Pandering. Used to express any comedian whose material is just to elicit applause. Example: "Women are smarter than men. Am I right, ladies?" Also used to describe a comedian who did better than you did on a particular show. See also: "Hack" and "Crowd Pleaser."

"Has opened for many top acts and A-list celebrities." You've never heard of him before.

"Works clubs and colleges all over the country." Has never been on TV.

"The Kansas Gazette calls him 'One of the Funniest Comedians Alive'..." He lives in Kansas.

The Arms. Old bit that hails all the way back to Vaudeville. Comedian tucks his arms behind his back while an audience member places her arms under the comedian's armpits. The comedian then uses her arms as he improvises several scenarios, such as driving or masturbating. Example: "That comedian did 'the arms' onstage last night as his closer." See also: "Hack" and "Pandering."

"A Good Friend of Mine." Someone a comedian barely knows, if at all, and possibly has never worked with before in his life. Example: "The next comedian coming to the stage is a very good friend of mine."

"A fresh, new talent." Has been around for over 10 years.

Talking to the Back of the Room. A comedian who cares more about making other comedians laugh than he does entertaining the audience. Sometimes those comics simply laugh because they love to watch other comedians fail. They're usually doing this at the rear of the club. Ex: "That guy just talked to the back of the room all night."

"A Tight 30." What a comedian says he's going to do right before going onstage and rambling for 45 minutes.

Richard Pryor. Comedy legend whom every comedian claims as a major influence. Comedians always say they try to be just like him. See also: "George Carlin."

Sinbad. Actual inspiration most comedians are like. See also: "Gallagher."

Podcast. See: Marc Maron. See also: Everyone else.

"Going into the Crowd."When a comedian stops doing his pre-written material and begins talking to members of the audience. Sometimes this is improvised, but sometimes it is made to simply look as if it is improvised. Example: "The MC tried going into the crowd after doing that bit about his dad's vagina." See also "The Arms."

Edgy. Might possibly offend a majority of the audience. Revels in jokes about abortion, religion being stupid, murdering children, and mean-spirited acts of violence. See also: "A Comic's Comic," "Talking to the Back of the Room." See never: Sinbad.
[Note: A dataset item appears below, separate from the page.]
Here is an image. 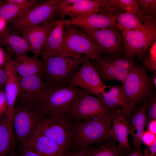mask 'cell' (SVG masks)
I'll return each instance as SVG.
<instances>
[{"mask_svg":"<svg viewBox=\"0 0 156 156\" xmlns=\"http://www.w3.org/2000/svg\"><path fill=\"white\" fill-rule=\"evenodd\" d=\"M112 126L109 131L112 138L119 143L121 148H127L133 153L134 152L128 141V123L125 112L123 109L113 110L112 116Z\"/></svg>","mask_w":156,"mask_h":156,"instance_id":"obj_22","label":"cell"},{"mask_svg":"<svg viewBox=\"0 0 156 156\" xmlns=\"http://www.w3.org/2000/svg\"><path fill=\"white\" fill-rule=\"evenodd\" d=\"M85 91L70 85L48 87L38 104L46 116L67 117Z\"/></svg>","mask_w":156,"mask_h":156,"instance_id":"obj_1","label":"cell"},{"mask_svg":"<svg viewBox=\"0 0 156 156\" xmlns=\"http://www.w3.org/2000/svg\"><path fill=\"white\" fill-rule=\"evenodd\" d=\"M7 104L5 92H0V115L6 112Z\"/></svg>","mask_w":156,"mask_h":156,"instance_id":"obj_36","label":"cell"},{"mask_svg":"<svg viewBox=\"0 0 156 156\" xmlns=\"http://www.w3.org/2000/svg\"><path fill=\"white\" fill-rule=\"evenodd\" d=\"M156 73L153 75V76L152 77V81L153 86L155 88H156Z\"/></svg>","mask_w":156,"mask_h":156,"instance_id":"obj_44","label":"cell"},{"mask_svg":"<svg viewBox=\"0 0 156 156\" xmlns=\"http://www.w3.org/2000/svg\"><path fill=\"white\" fill-rule=\"evenodd\" d=\"M14 68L21 77H25L42 73L43 63L41 60L27 55L16 56L12 60Z\"/></svg>","mask_w":156,"mask_h":156,"instance_id":"obj_25","label":"cell"},{"mask_svg":"<svg viewBox=\"0 0 156 156\" xmlns=\"http://www.w3.org/2000/svg\"><path fill=\"white\" fill-rule=\"evenodd\" d=\"M0 44L6 47L16 56L26 55L28 52L32 53L27 42L9 28H6L0 33Z\"/></svg>","mask_w":156,"mask_h":156,"instance_id":"obj_24","label":"cell"},{"mask_svg":"<svg viewBox=\"0 0 156 156\" xmlns=\"http://www.w3.org/2000/svg\"><path fill=\"white\" fill-rule=\"evenodd\" d=\"M144 16L156 18V0H136Z\"/></svg>","mask_w":156,"mask_h":156,"instance_id":"obj_32","label":"cell"},{"mask_svg":"<svg viewBox=\"0 0 156 156\" xmlns=\"http://www.w3.org/2000/svg\"><path fill=\"white\" fill-rule=\"evenodd\" d=\"M142 140L147 146H149L156 141V135L148 131H144L142 135Z\"/></svg>","mask_w":156,"mask_h":156,"instance_id":"obj_34","label":"cell"},{"mask_svg":"<svg viewBox=\"0 0 156 156\" xmlns=\"http://www.w3.org/2000/svg\"><path fill=\"white\" fill-rule=\"evenodd\" d=\"M23 148V151L18 156H41L28 148Z\"/></svg>","mask_w":156,"mask_h":156,"instance_id":"obj_38","label":"cell"},{"mask_svg":"<svg viewBox=\"0 0 156 156\" xmlns=\"http://www.w3.org/2000/svg\"><path fill=\"white\" fill-rule=\"evenodd\" d=\"M59 5L61 18L63 21L66 15L73 18L90 13L103 12L101 9V0H72L66 5Z\"/></svg>","mask_w":156,"mask_h":156,"instance_id":"obj_23","label":"cell"},{"mask_svg":"<svg viewBox=\"0 0 156 156\" xmlns=\"http://www.w3.org/2000/svg\"><path fill=\"white\" fill-rule=\"evenodd\" d=\"M66 117L46 116L38 131L57 143L67 153L70 152L74 126Z\"/></svg>","mask_w":156,"mask_h":156,"instance_id":"obj_9","label":"cell"},{"mask_svg":"<svg viewBox=\"0 0 156 156\" xmlns=\"http://www.w3.org/2000/svg\"><path fill=\"white\" fill-rule=\"evenodd\" d=\"M156 156V141L152 145L147 146L142 153V156Z\"/></svg>","mask_w":156,"mask_h":156,"instance_id":"obj_35","label":"cell"},{"mask_svg":"<svg viewBox=\"0 0 156 156\" xmlns=\"http://www.w3.org/2000/svg\"><path fill=\"white\" fill-rule=\"evenodd\" d=\"M147 125L148 131L156 135V120L151 121Z\"/></svg>","mask_w":156,"mask_h":156,"instance_id":"obj_39","label":"cell"},{"mask_svg":"<svg viewBox=\"0 0 156 156\" xmlns=\"http://www.w3.org/2000/svg\"><path fill=\"white\" fill-rule=\"evenodd\" d=\"M130 156H142V153L134 152L132 153Z\"/></svg>","mask_w":156,"mask_h":156,"instance_id":"obj_45","label":"cell"},{"mask_svg":"<svg viewBox=\"0 0 156 156\" xmlns=\"http://www.w3.org/2000/svg\"><path fill=\"white\" fill-rule=\"evenodd\" d=\"M64 41L68 52L77 55L84 54L90 59L100 57L103 51L81 27L76 25H65Z\"/></svg>","mask_w":156,"mask_h":156,"instance_id":"obj_7","label":"cell"},{"mask_svg":"<svg viewBox=\"0 0 156 156\" xmlns=\"http://www.w3.org/2000/svg\"><path fill=\"white\" fill-rule=\"evenodd\" d=\"M82 149L85 156H130L132 153L127 148L117 146L112 139L103 145L89 146Z\"/></svg>","mask_w":156,"mask_h":156,"instance_id":"obj_26","label":"cell"},{"mask_svg":"<svg viewBox=\"0 0 156 156\" xmlns=\"http://www.w3.org/2000/svg\"><path fill=\"white\" fill-rule=\"evenodd\" d=\"M45 117L38 104H15L12 123L14 140L23 146L37 132Z\"/></svg>","mask_w":156,"mask_h":156,"instance_id":"obj_2","label":"cell"},{"mask_svg":"<svg viewBox=\"0 0 156 156\" xmlns=\"http://www.w3.org/2000/svg\"><path fill=\"white\" fill-rule=\"evenodd\" d=\"M1 5H0V7H1Z\"/></svg>","mask_w":156,"mask_h":156,"instance_id":"obj_48","label":"cell"},{"mask_svg":"<svg viewBox=\"0 0 156 156\" xmlns=\"http://www.w3.org/2000/svg\"><path fill=\"white\" fill-rule=\"evenodd\" d=\"M147 54H145L141 58L144 67L152 74L156 73V41L149 49Z\"/></svg>","mask_w":156,"mask_h":156,"instance_id":"obj_30","label":"cell"},{"mask_svg":"<svg viewBox=\"0 0 156 156\" xmlns=\"http://www.w3.org/2000/svg\"><path fill=\"white\" fill-rule=\"evenodd\" d=\"M18 86L15 104H38L48 88L41 73L25 77L18 76Z\"/></svg>","mask_w":156,"mask_h":156,"instance_id":"obj_14","label":"cell"},{"mask_svg":"<svg viewBox=\"0 0 156 156\" xmlns=\"http://www.w3.org/2000/svg\"><path fill=\"white\" fill-rule=\"evenodd\" d=\"M147 99L142 101L140 106L130 116L128 121V133L132 138L134 152L142 153V136L146 125Z\"/></svg>","mask_w":156,"mask_h":156,"instance_id":"obj_19","label":"cell"},{"mask_svg":"<svg viewBox=\"0 0 156 156\" xmlns=\"http://www.w3.org/2000/svg\"><path fill=\"white\" fill-rule=\"evenodd\" d=\"M134 59L105 55L94 59L91 62L103 82L112 80L122 83L131 70L136 65Z\"/></svg>","mask_w":156,"mask_h":156,"instance_id":"obj_10","label":"cell"},{"mask_svg":"<svg viewBox=\"0 0 156 156\" xmlns=\"http://www.w3.org/2000/svg\"><path fill=\"white\" fill-rule=\"evenodd\" d=\"M6 79V71L2 69H0V85L5 83Z\"/></svg>","mask_w":156,"mask_h":156,"instance_id":"obj_41","label":"cell"},{"mask_svg":"<svg viewBox=\"0 0 156 156\" xmlns=\"http://www.w3.org/2000/svg\"><path fill=\"white\" fill-rule=\"evenodd\" d=\"M56 21L45 22L21 32L23 37L27 42L31 48L33 57L37 58L41 53Z\"/></svg>","mask_w":156,"mask_h":156,"instance_id":"obj_17","label":"cell"},{"mask_svg":"<svg viewBox=\"0 0 156 156\" xmlns=\"http://www.w3.org/2000/svg\"><path fill=\"white\" fill-rule=\"evenodd\" d=\"M82 29L103 51L105 55L118 57L123 50V37L116 25L101 29Z\"/></svg>","mask_w":156,"mask_h":156,"instance_id":"obj_12","label":"cell"},{"mask_svg":"<svg viewBox=\"0 0 156 156\" xmlns=\"http://www.w3.org/2000/svg\"><path fill=\"white\" fill-rule=\"evenodd\" d=\"M113 110L108 108L98 97L85 91L70 111L67 117L70 120H84L109 115Z\"/></svg>","mask_w":156,"mask_h":156,"instance_id":"obj_13","label":"cell"},{"mask_svg":"<svg viewBox=\"0 0 156 156\" xmlns=\"http://www.w3.org/2000/svg\"><path fill=\"white\" fill-rule=\"evenodd\" d=\"M42 74L47 86L55 87L67 85L82 63L84 58L42 55Z\"/></svg>","mask_w":156,"mask_h":156,"instance_id":"obj_3","label":"cell"},{"mask_svg":"<svg viewBox=\"0 0 156 156\" xmlns=\"http://www.w3.org/2000/svg\"><path fill=\"white\" fill-rule=\"evenodd\" d=\"M112 112L102 117L84 120L74 126L72 143L79 149L91 144L106 142L112 138L109 134Z\"/></svg>","mask_w":156,"mask_h":156,"instance_id":"obj_4","label":"cell"},{"mask_svg":"<svg viewBox=\"0 0 156 156\" xmlns=\"http://www.w3.org/2000/svg\"><path fill=\"white\" fill-rule=\"evenodd\" d=\"M107 92H104L98 97L109 109L113 110L121 108L124 111L127 121L131 116L138 109L137 105H133L129 102L122 86L116 85L110 86Z\"/></svg>","mask_w":156,"mask_h":156,"instance_id":"obj_18","label":"cell"},{"mask_svg":"<svg viewBox=\"0 0 156 156\" xmlns=\"http://www.w3.org/2000/svg\"><path fill=\"white\" fill-rule=\"evenodd\" d=\"M10 156H18L15 155L13 153H12L10 154Z\"/></svg>","mask_w":156,"mask_h":156,"instance_id":"obj_47","label":"cell"},{"mask_svg":"<svg viewBox=\"0 0 156 156\" xmlns=\"http://www.w3.org/2000/svg\"><path fill=\"white\" fill-rule=\"evenodd\" d=\"M6 79L5 82V94L7 104V113L9 128L12 130V123L14 106L18 89V75L15 71L10 55L5 59Z\"/></svg>","mask_w":156,"mask_h":156,"instance_id":"obj_16","label":"cell"},{"mask_svg":"<svg viewBox=\"0 0 156 156\" xmlns=\"http://www.w3.org/2000/svg\"><path fill=\"white\" fill-rule=\"evenodd\" d=\"M65 25L64 21L58 19L49 35L41 53L42 55L70 57L79 58L82 55H77L66 50L64 41Z\"/></svg>","mask_w":156,"mask_h":156,"instance_id":"obj_15","label":"cell"},{"mask_svg":"<svg viewBox=\"0 0 156 156\" xmlns=\"http://www.w3.org/2000/svg\"><path fill=\"white\" fill-rule=\"evenodd\" d=\"M61 16L58 0L41 1L11 22L9 29L18 34L42 23L58 20Z\"/></svg>","mask_w":156,"mask_h":156,"instance_id":"obj_6","label":"cell"},{"mask_svg":"<svg viewBox=\"0 0 156 156\" xmlns=\"http://www.w3.org/2000/svg\"><path fill=\"white\" fill-rule=\"evenodd\" d=\"M145 27L142 30H121L123 37L125 59L141 58L156 41V18L145 16Z\"/></svg>","mask_w":156,"mask_h":156,"instance_id":"obj_5","label":"cell"},{"mask_svg":"<svg viewBox=\"0 0 156 156\" xmlns=\"http://www.w3.org/2000/svg\"><path fill=\"white\" fill-rule=\"evenodd\" d=\"M66 156H85L83 149H79L74 152H70L67 153Z\"/></svg>","mask_w":156,"mask_h":156,"instance_id":"obj_40","label":"cell"},{"mask_svg":"<svg viewBox=\"0 0 156 156\" xmlns=\"http://www.w3.org/2000/svg\"><path fill=\"white\" fill-rule=\"evenodd\" d=\"M147 99L146 106V125L151 121L156 120V95L153 90Z\"/></svg>","mask_w":156,"mask_h":156,"instance_id":"obj_33","label":"cell"},{"mask_svg":"<svg viewBox=\"0 0 156 156\" xmlns=\"http://www.w3.org/2000/svg\"><path fill=\"white\" fill-rule=\"evenodd\" d=\"M40 1V0H34L33 2L26 5L6 3L0 7V16L8 24L16 19Z\"/></svg>","mask_w":156,"mask_h":156,"instance_id":"obj_28","label":"cell"},{"mask_svg":"<svg viewBox=\"0 0 156 156\" xmlns=\"http://www.w3.org/2000/svg\"><path fill=\"white\" fill-rule=\"evenodd\" d=\"M84 60L68 82L67 85L79 87L91 95L99 97L105 89L110 86L104 84L90 59L84 56Z\"/></svg>","mask_w":156,"mask_h":156,"instance_id":"obj_11","label":"cell"},{"mask_svg":"<svg viewBox=\"0 0 156 156\" xmlns=\"http://www.w3.org/2000/svg\"><path fill=\"white\" fill-rule=\"evenodd\" d=\"M122 83L127 99L133 105L147 99L153 90L152 77L140 66L131 69Z\"/></svg>","mask_w":156,"mask_h":156,"instance_id":"obj_8","label":"cell"},{"mask_svg":"<svg viewBox=\"0 0 156 156\" xmlns=\"http://www.w3.org/2000/svg\"><path fill=\"white\" fill-rule=\"evenodd\" d=\"M6 3L5 0H0V5H3Z\"/></svg>","mask_w":156,"mask_h":156,"instance_id":"obj_46","label":"cell"},{"mask_svg":"<svg viewBox=\"0 0 156 156\" xmlns=\"http://www.w3.org/2000/svg\"><path fill=\"white\" fill-rule=\"evenodd\" d=\"M15 145L6 111L0 115V156H7L10 154Z\"/></svg>","mask_w":156,"mask_h":156,"instance_id":"obj_27","label":"cell"},{"mask_svg":"<svg viewBox=\"0 0 156 156\" xmlns=\"http://www.w3.org/2000/svg\"><path fill=\"white\" fill-rule=\"evenodd\" d=\"M117 2L122 9L134 13L141 19L144 24L145 23V16L136 0H117Z\"/></svg>","mask_w":156,"mask_h":156,"instance_id":"obj_31","label":"cell"},{"mask_svg":"<svg viewBox=\"0 0 156 156\" xmlns=\"http://www.w3.org/2000/svg\"><path fill=\"white\" fill-rule=\"evenodd\" d=\"M34 0H5L6 3H11L16 4L26 5L29 4L34 1Z\"/></svg>","mask_w":156,"mask_h":156,"instance_id":"obj_37","label":"cell"},{"mask_svg":"<svg viewBox=\"0 0 156 156\" xmlns=\"http://www.w3.org/2000/svg\"><path fill=\"white\" fill-rule=\"evenodd\" d=\"M65 25H74L81 28L101 29L116 25V19L103 13H90L81 15L74 18L64 20Z\"/></svg>","mask_w":156,"mask_h":156,"instance_id":"obj_20","label":"cell"},{"mask_svg":"<svg viewBox=\"0 0 156 156\" xmlns=\"http://www.w3.org/2000/svg\"><path fill=\"white\" fill-rule=\"evenodd\" d=\"M41 156H66L67 153L55 142L38 131L23 146Z\"/></svg>","mask_w":156,"mask_h":156,"instance_id":"obj_21","label":"cell"},{"mask_svg":"<svg viewBox=\"0 0 156 156\" xmlns=\"http://www.w3.org/2000/svg\"><path fill=\"white\" fill-rule=\"evenodd\" d=\"M117 26L120 30H142L145 25L136 14L129 11L120 13L116 17Z\"/></svg>","mask_w":156,"mask_h":156,"instance_id":"obj_29","label":"cell"},{"mask_svg":"<svg viewBox=\"0 0 156 156\" xmlns=\"http://www.w3.org/2000/svg\"><path fill=\"white\" fill-rule=\"evenodd\" d=\"M8 24L7 22L4 19L0 16V33L6 29Z\"/></svg>","mask_w":156,"mask_h":156,"instance_id":"obj_42","label":"cell"},{"mask_svg":"<svg viewBox=\"0 0 156 156\" xmlns=\"http://www.w3.org/2000/svg\"><path fill=\"white\" fill-rule=\"evenodd\" d=\"M5 60V59L3 50L0 46V65L4 63Z\"/></svg>","mask_w":156,"mask_h":156,"instance_id":"obj_43","label":"cell"}]
</instances>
"Has Been Seen on Into The Night with Rick Dees." Appeared on TV show even Rick Dees doesn't remember.

"You may have seen him on Last Comic Standing." Chances are pretty good you didn't.
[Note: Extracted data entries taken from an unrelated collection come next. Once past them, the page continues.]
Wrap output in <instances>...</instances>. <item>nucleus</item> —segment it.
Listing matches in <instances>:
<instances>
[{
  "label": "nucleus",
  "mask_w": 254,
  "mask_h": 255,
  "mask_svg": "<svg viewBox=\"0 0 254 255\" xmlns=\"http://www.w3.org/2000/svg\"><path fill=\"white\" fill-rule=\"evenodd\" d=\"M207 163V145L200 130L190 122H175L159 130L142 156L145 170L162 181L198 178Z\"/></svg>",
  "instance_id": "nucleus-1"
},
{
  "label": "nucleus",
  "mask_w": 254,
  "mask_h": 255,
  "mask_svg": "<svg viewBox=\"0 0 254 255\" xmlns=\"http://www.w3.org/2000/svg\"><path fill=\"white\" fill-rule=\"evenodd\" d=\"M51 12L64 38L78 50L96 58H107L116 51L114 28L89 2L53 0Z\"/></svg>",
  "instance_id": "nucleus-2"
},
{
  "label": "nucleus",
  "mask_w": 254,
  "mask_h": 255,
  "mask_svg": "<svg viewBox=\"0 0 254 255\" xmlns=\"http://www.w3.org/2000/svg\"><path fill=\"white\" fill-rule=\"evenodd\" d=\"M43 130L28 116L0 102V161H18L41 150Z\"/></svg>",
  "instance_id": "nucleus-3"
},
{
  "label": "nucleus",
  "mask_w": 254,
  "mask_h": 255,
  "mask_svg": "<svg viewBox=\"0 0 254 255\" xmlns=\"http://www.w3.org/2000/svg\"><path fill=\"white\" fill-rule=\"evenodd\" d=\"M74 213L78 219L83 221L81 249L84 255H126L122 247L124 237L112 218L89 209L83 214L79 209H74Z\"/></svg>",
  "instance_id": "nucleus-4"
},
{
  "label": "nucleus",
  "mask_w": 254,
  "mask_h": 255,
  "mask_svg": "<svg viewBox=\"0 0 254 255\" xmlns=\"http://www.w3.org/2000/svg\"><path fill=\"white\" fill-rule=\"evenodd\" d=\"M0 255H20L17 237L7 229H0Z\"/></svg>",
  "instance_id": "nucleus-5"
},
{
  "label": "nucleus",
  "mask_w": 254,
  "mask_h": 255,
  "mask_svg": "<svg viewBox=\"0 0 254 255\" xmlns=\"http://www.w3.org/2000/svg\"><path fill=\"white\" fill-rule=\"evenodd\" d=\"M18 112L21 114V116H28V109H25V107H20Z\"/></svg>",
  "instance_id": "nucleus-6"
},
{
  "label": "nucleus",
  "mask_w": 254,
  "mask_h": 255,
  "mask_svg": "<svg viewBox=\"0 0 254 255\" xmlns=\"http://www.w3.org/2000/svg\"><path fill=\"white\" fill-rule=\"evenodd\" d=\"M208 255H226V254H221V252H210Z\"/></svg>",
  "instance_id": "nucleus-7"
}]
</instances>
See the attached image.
"Was recently in the movie Spider-Man 2." Stood in a crowd of 1,000 people and pointed skyward.

"Recently." Length of time used to describe a comedian's appearance on TV or in a movie many years ago.

"One of the hardest working comedians out there today." Works at Applebee's, too.

This is merely the beginning of what is actually and endless (and constantly growing) glossary of terms. Next time you hear a couple of comedians standing around talking business, you can rest assured that you'll be that much closer to knowing what it is they're taking about.

Ward Anderson is a crowd-pleasing hack who has been known to pander to audiences everywhere as one half of the talk radio program "Ward and Al," which can be heard weekdays on SiriusXM satellite radio. His first novel will be released in May 2014.